### [Stated task]
Reproduce every item below verbatim, changing nothing.

### [Source records]
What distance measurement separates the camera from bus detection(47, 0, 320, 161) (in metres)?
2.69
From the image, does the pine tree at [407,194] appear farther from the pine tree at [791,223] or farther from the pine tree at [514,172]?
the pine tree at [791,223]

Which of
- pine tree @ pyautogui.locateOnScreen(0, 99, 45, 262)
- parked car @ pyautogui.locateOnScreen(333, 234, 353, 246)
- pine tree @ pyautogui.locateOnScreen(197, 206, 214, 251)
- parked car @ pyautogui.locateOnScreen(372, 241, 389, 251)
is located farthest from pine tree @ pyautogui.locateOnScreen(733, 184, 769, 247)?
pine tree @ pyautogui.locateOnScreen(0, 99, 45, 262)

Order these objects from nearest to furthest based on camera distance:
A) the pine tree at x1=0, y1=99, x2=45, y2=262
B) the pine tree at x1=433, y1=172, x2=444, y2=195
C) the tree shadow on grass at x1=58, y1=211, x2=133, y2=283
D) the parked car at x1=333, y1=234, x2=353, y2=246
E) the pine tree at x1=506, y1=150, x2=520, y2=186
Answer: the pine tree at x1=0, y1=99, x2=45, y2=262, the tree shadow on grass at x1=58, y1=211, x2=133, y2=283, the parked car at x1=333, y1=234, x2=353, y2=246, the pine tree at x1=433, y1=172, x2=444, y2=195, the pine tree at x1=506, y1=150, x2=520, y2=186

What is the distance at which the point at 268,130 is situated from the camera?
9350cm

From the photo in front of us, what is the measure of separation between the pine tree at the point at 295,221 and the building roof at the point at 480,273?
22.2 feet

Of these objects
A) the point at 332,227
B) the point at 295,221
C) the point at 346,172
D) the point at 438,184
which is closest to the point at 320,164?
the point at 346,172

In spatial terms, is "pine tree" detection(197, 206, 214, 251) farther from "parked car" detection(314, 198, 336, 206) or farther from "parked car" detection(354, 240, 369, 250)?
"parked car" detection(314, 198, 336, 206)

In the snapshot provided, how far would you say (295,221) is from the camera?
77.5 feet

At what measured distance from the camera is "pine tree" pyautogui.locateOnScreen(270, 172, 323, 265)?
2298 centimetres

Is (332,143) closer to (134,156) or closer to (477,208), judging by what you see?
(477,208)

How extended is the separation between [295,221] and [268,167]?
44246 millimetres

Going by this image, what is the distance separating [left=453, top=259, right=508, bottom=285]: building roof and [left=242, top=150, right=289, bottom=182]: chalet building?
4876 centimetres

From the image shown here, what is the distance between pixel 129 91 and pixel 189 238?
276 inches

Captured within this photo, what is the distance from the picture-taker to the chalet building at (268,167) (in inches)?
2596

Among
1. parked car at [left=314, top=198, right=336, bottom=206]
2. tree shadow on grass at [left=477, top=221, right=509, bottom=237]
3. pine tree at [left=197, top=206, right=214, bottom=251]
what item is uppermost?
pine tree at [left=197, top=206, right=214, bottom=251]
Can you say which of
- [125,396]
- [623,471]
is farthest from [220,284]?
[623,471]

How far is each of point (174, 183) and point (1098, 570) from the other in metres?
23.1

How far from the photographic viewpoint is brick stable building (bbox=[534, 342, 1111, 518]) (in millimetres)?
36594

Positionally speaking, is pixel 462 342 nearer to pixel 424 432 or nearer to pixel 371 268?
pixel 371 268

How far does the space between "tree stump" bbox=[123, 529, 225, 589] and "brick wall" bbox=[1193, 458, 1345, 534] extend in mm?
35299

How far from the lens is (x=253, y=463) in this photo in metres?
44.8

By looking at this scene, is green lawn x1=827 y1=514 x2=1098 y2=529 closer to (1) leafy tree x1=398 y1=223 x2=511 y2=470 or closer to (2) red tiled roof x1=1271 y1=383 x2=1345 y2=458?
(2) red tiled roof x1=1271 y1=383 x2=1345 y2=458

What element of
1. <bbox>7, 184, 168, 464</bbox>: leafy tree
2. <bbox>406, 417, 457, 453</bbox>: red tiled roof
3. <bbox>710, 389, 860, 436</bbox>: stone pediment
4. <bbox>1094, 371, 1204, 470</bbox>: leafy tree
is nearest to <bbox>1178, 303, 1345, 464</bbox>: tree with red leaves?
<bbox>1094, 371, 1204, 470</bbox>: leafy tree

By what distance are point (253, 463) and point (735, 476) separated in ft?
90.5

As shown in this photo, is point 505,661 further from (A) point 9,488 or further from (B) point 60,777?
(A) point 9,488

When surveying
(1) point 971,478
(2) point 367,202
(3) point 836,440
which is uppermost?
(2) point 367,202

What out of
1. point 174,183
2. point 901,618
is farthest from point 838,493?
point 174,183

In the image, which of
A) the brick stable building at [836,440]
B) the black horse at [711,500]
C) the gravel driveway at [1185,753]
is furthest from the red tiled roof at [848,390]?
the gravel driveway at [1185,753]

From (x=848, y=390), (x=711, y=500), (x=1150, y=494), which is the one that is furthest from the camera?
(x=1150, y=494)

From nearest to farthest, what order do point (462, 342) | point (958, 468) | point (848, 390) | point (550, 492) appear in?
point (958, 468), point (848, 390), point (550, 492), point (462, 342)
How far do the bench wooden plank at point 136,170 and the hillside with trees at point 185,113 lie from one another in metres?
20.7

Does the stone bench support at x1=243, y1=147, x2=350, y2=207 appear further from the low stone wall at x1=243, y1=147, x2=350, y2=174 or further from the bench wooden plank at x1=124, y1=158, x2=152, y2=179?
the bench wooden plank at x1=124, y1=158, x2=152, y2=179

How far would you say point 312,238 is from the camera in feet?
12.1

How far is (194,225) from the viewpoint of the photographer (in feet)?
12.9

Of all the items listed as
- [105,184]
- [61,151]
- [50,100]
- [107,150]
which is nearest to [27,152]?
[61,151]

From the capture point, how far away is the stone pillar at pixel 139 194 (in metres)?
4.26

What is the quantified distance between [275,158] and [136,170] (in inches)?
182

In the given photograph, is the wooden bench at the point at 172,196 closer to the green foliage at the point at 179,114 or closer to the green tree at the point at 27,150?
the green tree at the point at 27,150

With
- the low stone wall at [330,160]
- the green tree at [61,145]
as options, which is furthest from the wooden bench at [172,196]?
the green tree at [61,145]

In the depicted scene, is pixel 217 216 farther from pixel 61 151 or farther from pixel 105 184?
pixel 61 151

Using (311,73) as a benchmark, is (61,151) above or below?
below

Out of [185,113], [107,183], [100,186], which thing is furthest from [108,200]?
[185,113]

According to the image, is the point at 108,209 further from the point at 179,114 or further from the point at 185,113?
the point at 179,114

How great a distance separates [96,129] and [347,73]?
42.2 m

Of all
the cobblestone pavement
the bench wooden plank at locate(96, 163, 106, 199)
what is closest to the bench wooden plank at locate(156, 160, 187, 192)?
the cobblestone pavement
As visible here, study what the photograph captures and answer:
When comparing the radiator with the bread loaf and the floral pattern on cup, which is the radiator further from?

### [Written answer]
What distance measurement separates the camera from bus detection(47, 0, 320, 161) (in metres)?
2.69
From the image, does the pine tree at [407,194] appear farther from the pine tree at [791,223] or farther from the pine tree at [514,172]?
the pine tree at [791,223]

Which of
- pine tree @ pyautogui.locateOnScreen(0, 99, 45, 262)
- parked car @ pyautogui.locateOnScreen(333, 234, 353, 246)
- pine tree @ pyautogui.locateOnScreen(197, 206, 214, 251)
- parked car @ pyautogui.locateOnScreen(372, 241, 389, 251)
is located farthest from pine tree @ pyautogui.locateOnScreen(733, 184, 769, 247)?
pine tree @ pyautogui.locateOnScreen(0, 99, 45, 262)

Order these objects from nearest to furthest based on camera distance:
A) the pine tree at x1=0, y1=99, x2=45, y2=262
B) the pine tree at x1=433, y1=172, x2=444, y2=195
C) the tree shadow on grass at x1=58, y1=211, x2=133, y2=283
D) the parked car at x1=333, y1=234, x2=353, y2=246
E) the pine tree at x1=506, y1=150, x2=520, y2=186
Answer: the pine tree at x1=0, y1=99, x2=45, y2=262, the tree shadow on grass at x1=58, y1=211, x2=133, y2=283, the parked car at x1=333, y1=234, x2=353, y2=246, the pine tree at x1=433, y1=172, x2=444, y2=195, the pine tree at x1=506, y1=150, x2=520, y2=186

What is the distance at which the point at 268,130 is situated from the camera?
9350cm

From the photo in front of us, what is the measure of separation between the pine tree at the point at 295,221 and the building roof at the point at 480,273?
22.2 feet

Of these objects
A) the point at 332,227
B) the point at 295,221
C) the point at 346,172
D) the point at 438,184
which is closest to the point at 320,164?
the point at 346,172

In spatial terms, is "pine tree" detection(197, 206, 214, 251) farther from "parked car" detection(314, 198, 336, 206) or farther from "parked car" detection(354, 240, 369, 250)?
"parked car" detection(314, 198, 336, 206)

In the snapshot provided, how far would you say (295,221) is from the camera?
77.5 feet

At what measured distance from the camera is "pine tree" pyautogui.locateOnScreen(270, 172, 323, 265)?
2298 centimetres

Is (332,143) closer to (134,156) or closer to (477,208), judging by what you see?
(477,208)

How extended is the separation between [295,221] and [268,167]?
44246 millimetres

Going by this image, what is the distance separating [left=453, top=259, right=508, bottom=285]: building roof and [left=242, top=150, right=289, bottom=182]: chalet building?
4876 centimetres

From the image shown here, what is the distance between pixel 129 91 and pixel 189 238?
276 inches

Captured within this photo, what is the distance from the picture-taker to the chalet building at (268,167) (in inches)?
2596

Among
1. parked car at [left=314, top=198, right=336, bottom=206]
2. tree shadow on grass at [left=477, top=221, right=509, bottom=237]
3. pine tree at [left=197, top=206, right=214, bottom=251]
what item is uppermost?
pine tree at [left=197, top=206, right=214, bottom=251]
Can you say which of
- [125,396]
- [623,471]
is farthest from [220,284]?
[623,471]

How far is each of point (174, 183) and point (1098, 570) from the other in metres?
23.1

How far from the photographic viewpoint is brick stable building (bbox=[534, 342, 1111, 518]) (in millimetres)?
36594

Positionally speaking, is pixel 462 342 nearer to pixel 424 432 or nearer to pixel 371 268?
pixel 371 268

How far does the space between "tree stump" bbox=[123, 529, 225, 589] and "brick wall" bbox=[1193, 458, 1345, 534] extend in mm?
35299

How far from the lens is (x=253, y=463) in this photo in metres?
44.8

By looking at this scene, is green lawn x1=827 y1=514 x2=1098 y2=529 closer to (1) leafy tree x1=398 y1=223 x2=511 y2=470 or closer to (2) red tiled roof x1=1271 y1=383 x2=1345 y2=458?
(2) red tiled roof x1=1271 y1=383 x2=1345 y2=458

What element of
1. <bbox>7, 184, 168, 464</bbox>: leafy tree
2. <bbox>406, 417, 457, 453</bbox>: red tiled roof
3. <bbox>710, 389, 860, 436</bbox>: stone pediment
4. <bbox>1094, 371, 1204, 470</bbox>: leafy tree
is nearest to <bbox>1178, 303, 1345, 464</bbox>: tree with red leaves?
<bbox>1094, 371, 1204, 470</bbox>: leafy tree

By what distance are point (253, 463) and point (735, 476) separated in ft?
90.5

As shown in this photo, is point 505,661 further from (A) point 9,488 or further from (B) point 60,777?
(A) point 9,488

When surveying
(1) point 971,478
(2) point 367,202
(3) point 836,440
which is uppermost?
(2) point 367,202

What out of
1. point 174,183
2. point 901,618
is farthest from point 838,493?
point 174,183

In the image, which of
A) the brick stable building at [836,440]
B) the black horse at [711,500]
C) the gravel driveway at [1185,753]
is furthest from the red tiled roof at [848,390]?
the gravel driveway at [1185,753]

From (x=848, y=390), (x=711, y=500), (x=1150, y=494), which is the one that is furthest from the camera?
(x=1150, y=494)

From nearest to farthest, what order do point (462, 342) | point (958, 468) | point (848, 390) | point (550, 492) appear in?
point (958, 468), point (848, 390), point (550, 492), point (462, 342)
How far do the bench wooden plank at point 136,170 and the hillside with trees at point 185,113 lie from one another in metres?
20.7

Does the stone bench support at x1=243, y1=147, x2=350, y2=207 appear further from the low stone wall at x1=243, y1=147, x2=350, y2=174 or further from the bench wooden plank at x1=124, y1=158, x2=152, y2=179?
the bench wooden plank at x1=124, y1=158, x2=152, y2=179

How far would you say point 312,238 is from the camera in feet?
12.1

How far is (194,225) from the viewpoint of the photographer (in feet)?
12.9

Of all the items listed as
- [105,184]
- [61,151]
- [50,100]
- [107,150]
which is nearest to [27,152]?
[61,151]

From the capture point, how far away is the stone pillar at pixel 139 194 (in metres)?
4.26

What is the quantified distance between [275,158] and [136,170] (in inches)?
182

In the given photograph, is the wooden bench at the point at 172,196 closer to the green foliage at the point at 179,114 or closer to the green tree at the point at 27,150?
the green tree at the point at 27,150

With
- the low stone wall at [330,160]
- the green tree at [61,145]
as options, which is furthest from the wooden bench at [172,196]?
the green tree at [61,145]

In the depicted scene, is pixel 217 216 farther from pixel 61 151 or farther from pixel 105 184?
pixel 61 151

Using (311,73) as a benchmark, is (61,151) above or below?
below

Out of [185,113], [107,183], [100,186], which thing is furthest from [108,200]?
[185,113]

According to the image, is the point at 108,209 further from the point at 179,114 or further from the point at 185,113?
the point at 179,114

How great a distance separates [96,129] and [347,73]?
42.2 m

Of all
the cobblestone pavement
the bench wooden plank at locate(96, 163, 106, 199)
what is closest to the bench wooden plank at locate(156, 160, 187, 192)?
the cobblestone pavement
As visible here, study what the photograph captures and answer:
When comparing the radiator with the bread loaf and the floral pattern on cup, which is the radiator further from?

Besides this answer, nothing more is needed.